[ On Saturday, June 12, 2004 at 22:25:55 (+0000), Lonnie Santella wrote: ]
> Subject: Re: [Exim] SMTP Logging
>
> Nested deep inside that reply, Greg, in between the sarcasm and insults, is
> some good advice, indeed some common sense among the BSD pros.
Thanks on all counts! :-)
(I am most definitely a database bigot as well and I really don't like
the misuse of the wrong kinds of databases -- though it all boils down
to learning to use, and insisting on using, the right tool for the job!)
> If you
> re-read my question I think you'll discover that I'm completely open to
> doing this the best way possible.
Sure -- the real problem though is that your stated requirements were
far FAR too vague to even begin to discuss possible alternatives. :-)
No one, least of all you yourself, can even begin to approach your
problem in any intelligent manner without knowing what your actual
functional requirements are.
> What started out as a very small percentage of our business model has won
> approval and become significantly important. We are rapidly approaching the
> need to scale it larger, and produce more rapid and efficient reports and
> result sets based on our message flow (inbound and outbound). We have to be
> able to scan the entire message "store" and search for a wide variety of
> criteria, and produce results and reports accordingly. All along we've been
> doing this with MS Exchange 2000 and SQL 2000 - with the use of SMTP event
> syncs.
OK, but what's the DB schema you're using?

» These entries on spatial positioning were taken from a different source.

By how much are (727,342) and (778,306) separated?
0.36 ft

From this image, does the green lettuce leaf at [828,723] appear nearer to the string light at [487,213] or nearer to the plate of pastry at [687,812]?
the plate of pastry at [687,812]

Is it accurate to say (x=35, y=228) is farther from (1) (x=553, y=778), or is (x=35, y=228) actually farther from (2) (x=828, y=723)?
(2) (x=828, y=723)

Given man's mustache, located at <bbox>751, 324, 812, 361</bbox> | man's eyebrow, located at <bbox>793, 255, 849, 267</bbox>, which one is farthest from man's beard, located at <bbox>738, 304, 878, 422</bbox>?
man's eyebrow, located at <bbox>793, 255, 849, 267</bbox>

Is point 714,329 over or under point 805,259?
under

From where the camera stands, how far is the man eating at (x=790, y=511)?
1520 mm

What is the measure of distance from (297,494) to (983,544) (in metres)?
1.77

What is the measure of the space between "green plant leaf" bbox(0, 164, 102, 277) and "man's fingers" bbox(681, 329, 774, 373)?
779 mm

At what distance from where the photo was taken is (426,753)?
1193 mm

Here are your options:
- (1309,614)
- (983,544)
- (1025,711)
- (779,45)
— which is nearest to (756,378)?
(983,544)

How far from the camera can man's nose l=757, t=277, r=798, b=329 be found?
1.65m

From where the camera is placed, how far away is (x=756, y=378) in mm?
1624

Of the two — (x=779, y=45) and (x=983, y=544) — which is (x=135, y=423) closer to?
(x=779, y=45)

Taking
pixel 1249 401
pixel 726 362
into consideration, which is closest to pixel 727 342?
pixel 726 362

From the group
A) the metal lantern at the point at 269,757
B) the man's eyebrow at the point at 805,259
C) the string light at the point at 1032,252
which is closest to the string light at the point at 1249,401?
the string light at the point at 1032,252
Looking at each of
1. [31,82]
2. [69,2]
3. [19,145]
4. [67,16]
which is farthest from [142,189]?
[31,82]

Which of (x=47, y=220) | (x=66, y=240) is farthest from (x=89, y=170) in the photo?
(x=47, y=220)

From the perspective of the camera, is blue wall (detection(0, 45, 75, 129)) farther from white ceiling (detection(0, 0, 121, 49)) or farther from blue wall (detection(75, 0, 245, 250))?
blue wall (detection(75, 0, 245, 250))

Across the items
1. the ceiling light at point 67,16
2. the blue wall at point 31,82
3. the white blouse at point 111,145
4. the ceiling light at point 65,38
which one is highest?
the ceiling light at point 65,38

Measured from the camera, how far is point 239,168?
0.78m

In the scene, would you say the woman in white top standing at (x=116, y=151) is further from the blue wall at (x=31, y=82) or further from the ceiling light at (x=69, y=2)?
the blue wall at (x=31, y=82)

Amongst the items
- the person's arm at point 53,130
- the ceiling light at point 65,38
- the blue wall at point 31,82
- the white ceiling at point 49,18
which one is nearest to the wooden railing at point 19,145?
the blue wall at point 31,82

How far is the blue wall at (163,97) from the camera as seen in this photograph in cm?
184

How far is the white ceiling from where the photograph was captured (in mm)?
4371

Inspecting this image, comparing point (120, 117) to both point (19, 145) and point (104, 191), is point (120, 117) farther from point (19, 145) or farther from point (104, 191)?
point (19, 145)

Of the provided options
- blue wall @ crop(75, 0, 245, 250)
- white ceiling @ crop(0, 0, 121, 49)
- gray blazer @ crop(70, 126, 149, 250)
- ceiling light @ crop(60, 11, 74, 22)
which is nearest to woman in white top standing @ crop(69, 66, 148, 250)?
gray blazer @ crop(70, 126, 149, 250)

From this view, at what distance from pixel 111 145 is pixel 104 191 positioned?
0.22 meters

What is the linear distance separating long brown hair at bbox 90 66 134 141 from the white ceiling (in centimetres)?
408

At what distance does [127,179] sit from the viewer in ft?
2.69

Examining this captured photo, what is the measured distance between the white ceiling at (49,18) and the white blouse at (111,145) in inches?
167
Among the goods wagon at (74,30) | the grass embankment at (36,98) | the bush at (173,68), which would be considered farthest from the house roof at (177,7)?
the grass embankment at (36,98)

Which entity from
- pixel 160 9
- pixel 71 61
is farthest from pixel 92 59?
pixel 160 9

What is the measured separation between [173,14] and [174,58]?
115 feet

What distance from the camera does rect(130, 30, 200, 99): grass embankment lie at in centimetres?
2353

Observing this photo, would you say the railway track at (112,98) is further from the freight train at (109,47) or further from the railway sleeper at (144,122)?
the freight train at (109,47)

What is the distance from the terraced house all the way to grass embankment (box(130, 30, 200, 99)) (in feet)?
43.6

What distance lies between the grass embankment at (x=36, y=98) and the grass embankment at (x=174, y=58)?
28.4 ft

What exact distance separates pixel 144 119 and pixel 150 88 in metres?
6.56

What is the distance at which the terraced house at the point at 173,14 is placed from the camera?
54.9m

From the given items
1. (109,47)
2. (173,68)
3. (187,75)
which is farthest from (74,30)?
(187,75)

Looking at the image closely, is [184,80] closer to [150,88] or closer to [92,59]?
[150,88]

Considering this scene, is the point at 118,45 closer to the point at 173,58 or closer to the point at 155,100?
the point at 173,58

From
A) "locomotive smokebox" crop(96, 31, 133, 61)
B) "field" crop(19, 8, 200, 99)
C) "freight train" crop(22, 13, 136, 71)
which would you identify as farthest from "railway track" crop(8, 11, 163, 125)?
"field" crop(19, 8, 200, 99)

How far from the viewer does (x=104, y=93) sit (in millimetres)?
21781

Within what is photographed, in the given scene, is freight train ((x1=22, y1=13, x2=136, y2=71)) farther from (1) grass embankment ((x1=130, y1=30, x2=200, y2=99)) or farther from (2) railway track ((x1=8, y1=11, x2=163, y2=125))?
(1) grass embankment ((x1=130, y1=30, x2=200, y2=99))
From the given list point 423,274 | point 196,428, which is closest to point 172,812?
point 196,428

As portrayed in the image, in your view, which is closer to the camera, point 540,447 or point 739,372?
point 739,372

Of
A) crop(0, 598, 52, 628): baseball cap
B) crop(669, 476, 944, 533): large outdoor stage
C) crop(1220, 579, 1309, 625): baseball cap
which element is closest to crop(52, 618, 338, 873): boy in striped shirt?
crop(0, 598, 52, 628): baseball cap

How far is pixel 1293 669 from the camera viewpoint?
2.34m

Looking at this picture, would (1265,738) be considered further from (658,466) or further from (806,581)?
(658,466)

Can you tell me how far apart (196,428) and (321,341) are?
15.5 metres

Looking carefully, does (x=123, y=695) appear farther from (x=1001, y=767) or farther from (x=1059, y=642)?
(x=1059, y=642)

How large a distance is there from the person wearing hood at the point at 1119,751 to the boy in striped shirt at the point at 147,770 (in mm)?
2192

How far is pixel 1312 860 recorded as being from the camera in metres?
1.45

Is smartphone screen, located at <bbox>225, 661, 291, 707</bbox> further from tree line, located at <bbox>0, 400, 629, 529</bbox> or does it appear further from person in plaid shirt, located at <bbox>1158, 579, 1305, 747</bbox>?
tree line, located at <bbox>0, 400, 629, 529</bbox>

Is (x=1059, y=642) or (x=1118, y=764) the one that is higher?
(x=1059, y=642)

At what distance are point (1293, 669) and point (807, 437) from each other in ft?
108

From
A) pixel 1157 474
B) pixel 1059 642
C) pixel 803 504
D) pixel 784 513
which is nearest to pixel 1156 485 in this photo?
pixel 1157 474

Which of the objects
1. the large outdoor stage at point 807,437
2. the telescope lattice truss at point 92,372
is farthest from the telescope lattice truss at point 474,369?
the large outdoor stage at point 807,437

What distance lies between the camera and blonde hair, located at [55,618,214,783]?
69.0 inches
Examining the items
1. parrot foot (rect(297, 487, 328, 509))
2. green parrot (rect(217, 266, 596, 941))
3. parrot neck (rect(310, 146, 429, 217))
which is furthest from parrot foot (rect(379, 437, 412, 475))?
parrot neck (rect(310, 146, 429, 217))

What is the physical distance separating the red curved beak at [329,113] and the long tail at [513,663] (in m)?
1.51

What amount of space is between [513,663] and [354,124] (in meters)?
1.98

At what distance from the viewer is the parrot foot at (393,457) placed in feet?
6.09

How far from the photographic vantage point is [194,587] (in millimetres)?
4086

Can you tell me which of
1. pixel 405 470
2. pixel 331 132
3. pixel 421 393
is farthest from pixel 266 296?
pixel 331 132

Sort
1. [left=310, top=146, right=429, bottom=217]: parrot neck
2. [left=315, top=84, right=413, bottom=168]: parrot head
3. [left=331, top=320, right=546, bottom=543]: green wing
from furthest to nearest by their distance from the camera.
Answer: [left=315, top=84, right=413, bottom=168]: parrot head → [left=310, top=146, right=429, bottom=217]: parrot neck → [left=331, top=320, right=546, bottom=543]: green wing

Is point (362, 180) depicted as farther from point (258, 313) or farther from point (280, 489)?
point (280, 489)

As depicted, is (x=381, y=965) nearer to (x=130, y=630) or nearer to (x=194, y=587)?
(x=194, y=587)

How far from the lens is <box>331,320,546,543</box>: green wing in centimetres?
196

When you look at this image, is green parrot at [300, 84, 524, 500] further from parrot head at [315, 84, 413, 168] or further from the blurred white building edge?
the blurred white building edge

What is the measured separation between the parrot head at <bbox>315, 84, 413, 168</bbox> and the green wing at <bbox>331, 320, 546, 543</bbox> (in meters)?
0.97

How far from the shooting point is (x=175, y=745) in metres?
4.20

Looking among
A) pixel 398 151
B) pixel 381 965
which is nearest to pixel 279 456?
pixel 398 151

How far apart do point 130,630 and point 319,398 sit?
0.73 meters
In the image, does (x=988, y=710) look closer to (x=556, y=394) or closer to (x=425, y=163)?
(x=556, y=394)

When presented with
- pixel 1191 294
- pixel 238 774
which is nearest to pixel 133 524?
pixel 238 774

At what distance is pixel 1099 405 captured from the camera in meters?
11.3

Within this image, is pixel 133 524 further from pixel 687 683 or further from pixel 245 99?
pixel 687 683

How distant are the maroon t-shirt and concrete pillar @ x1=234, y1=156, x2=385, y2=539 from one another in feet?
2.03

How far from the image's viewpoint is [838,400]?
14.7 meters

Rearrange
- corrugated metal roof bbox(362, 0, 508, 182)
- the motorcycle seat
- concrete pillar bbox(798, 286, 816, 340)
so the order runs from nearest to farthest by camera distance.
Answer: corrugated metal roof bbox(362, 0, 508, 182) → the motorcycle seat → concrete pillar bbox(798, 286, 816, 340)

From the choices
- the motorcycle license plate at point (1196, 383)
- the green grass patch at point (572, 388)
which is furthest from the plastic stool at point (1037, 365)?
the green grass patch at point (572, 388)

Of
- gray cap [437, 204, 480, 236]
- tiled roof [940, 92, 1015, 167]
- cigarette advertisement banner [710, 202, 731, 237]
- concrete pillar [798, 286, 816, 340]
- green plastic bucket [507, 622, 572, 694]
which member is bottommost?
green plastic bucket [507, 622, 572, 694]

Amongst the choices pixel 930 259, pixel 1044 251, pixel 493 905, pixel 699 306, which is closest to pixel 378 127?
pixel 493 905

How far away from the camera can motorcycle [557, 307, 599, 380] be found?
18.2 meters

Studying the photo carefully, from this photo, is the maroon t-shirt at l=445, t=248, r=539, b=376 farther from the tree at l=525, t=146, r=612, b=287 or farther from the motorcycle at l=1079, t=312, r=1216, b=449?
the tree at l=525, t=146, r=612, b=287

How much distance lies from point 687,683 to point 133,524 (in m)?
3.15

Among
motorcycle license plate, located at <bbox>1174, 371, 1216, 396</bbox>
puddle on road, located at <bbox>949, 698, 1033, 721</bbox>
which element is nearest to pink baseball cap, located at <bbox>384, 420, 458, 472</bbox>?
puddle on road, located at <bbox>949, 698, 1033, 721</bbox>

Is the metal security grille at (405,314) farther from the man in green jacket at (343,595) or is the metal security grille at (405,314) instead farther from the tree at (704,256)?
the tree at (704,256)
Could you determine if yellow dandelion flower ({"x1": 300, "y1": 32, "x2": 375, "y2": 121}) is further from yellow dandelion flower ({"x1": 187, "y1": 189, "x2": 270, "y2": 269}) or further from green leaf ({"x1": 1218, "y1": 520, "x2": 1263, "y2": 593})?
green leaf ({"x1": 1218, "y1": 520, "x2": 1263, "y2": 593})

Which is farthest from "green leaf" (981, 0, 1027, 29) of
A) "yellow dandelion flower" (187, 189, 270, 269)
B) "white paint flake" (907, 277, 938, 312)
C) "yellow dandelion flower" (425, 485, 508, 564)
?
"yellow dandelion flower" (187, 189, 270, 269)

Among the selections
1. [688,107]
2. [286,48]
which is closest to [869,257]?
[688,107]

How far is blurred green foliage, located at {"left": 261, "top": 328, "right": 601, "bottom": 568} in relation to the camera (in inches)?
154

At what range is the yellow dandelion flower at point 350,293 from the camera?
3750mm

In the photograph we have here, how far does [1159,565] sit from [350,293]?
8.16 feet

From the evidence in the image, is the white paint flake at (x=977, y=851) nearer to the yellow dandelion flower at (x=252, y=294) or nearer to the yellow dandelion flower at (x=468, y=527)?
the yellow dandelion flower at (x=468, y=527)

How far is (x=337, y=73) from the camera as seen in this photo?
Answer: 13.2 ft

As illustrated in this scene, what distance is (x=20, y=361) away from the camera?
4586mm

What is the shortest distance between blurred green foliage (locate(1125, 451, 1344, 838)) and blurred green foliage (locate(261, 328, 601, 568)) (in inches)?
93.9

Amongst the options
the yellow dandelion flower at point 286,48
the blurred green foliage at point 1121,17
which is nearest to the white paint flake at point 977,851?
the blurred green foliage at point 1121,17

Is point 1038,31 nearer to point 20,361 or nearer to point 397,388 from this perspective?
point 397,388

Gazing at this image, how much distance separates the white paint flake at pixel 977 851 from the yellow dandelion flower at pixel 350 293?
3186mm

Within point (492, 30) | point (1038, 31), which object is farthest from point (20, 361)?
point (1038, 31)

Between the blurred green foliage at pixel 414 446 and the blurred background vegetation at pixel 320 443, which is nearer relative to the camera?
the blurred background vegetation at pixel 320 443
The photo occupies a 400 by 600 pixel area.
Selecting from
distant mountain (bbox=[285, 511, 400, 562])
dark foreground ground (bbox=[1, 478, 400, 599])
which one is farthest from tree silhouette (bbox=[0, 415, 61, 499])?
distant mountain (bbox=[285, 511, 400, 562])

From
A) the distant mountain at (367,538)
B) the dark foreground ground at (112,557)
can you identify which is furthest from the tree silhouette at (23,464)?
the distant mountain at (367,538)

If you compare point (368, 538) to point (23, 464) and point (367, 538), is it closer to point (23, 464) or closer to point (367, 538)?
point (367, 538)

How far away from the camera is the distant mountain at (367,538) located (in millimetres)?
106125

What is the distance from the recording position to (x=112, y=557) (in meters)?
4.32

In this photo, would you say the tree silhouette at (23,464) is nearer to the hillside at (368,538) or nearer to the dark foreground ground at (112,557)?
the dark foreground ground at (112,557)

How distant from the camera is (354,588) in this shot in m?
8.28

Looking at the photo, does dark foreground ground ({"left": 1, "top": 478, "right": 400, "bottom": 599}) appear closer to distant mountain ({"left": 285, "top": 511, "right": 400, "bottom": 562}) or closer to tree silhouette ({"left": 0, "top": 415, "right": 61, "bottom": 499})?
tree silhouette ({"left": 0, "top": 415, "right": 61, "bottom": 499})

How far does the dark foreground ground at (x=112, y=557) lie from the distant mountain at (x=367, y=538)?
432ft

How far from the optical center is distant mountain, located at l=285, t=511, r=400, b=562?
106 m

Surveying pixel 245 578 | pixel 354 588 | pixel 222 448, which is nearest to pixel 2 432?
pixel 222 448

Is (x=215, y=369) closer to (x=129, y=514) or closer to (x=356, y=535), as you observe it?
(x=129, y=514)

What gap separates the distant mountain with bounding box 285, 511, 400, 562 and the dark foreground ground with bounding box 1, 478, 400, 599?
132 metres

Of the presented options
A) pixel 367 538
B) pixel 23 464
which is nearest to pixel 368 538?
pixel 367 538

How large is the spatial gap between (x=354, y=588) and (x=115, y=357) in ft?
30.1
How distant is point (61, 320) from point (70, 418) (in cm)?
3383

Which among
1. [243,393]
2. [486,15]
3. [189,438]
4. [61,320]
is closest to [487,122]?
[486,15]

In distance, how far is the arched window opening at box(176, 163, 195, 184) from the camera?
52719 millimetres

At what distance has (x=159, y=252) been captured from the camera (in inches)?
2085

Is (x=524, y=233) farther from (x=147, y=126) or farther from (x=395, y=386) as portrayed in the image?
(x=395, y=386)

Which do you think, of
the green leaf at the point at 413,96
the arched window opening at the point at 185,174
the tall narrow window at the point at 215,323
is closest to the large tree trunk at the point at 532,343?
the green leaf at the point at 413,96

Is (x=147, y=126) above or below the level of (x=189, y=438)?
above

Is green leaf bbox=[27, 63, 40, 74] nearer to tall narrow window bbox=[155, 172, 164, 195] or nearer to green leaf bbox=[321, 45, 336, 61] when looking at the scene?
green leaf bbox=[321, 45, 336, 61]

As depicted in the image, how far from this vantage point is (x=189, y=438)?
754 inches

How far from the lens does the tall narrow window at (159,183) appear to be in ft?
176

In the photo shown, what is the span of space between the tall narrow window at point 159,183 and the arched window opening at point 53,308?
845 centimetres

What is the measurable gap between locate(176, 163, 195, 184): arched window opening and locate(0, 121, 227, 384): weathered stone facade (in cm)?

Do you have even a basic statistical analysis of your past queries? Do
you have any guesses as to what types of queries might be made in the
future? Do you even have a concrete written definition of the
functional requirements of this information system at the business level?
(Not that _I_ really want to know the exact DB schema or even the types
of queries your users do or what your buisness requirements are --
however it's impossible for anyone, least of all yourself, to even begin
to understand your problem without knowing exactly _how_ you expect to
access the data and _why_. A relational database and SQL are not things
you can just throw at any problem and expect them to be able to meet
arbitrary future needs.)
> Storing the message bodies (along with the headers and SMTP DSN
> codes) long term in an SQL database has been the only efficient means of
> working with the data.
I would beg to differ with that claim -- very strongly. :-)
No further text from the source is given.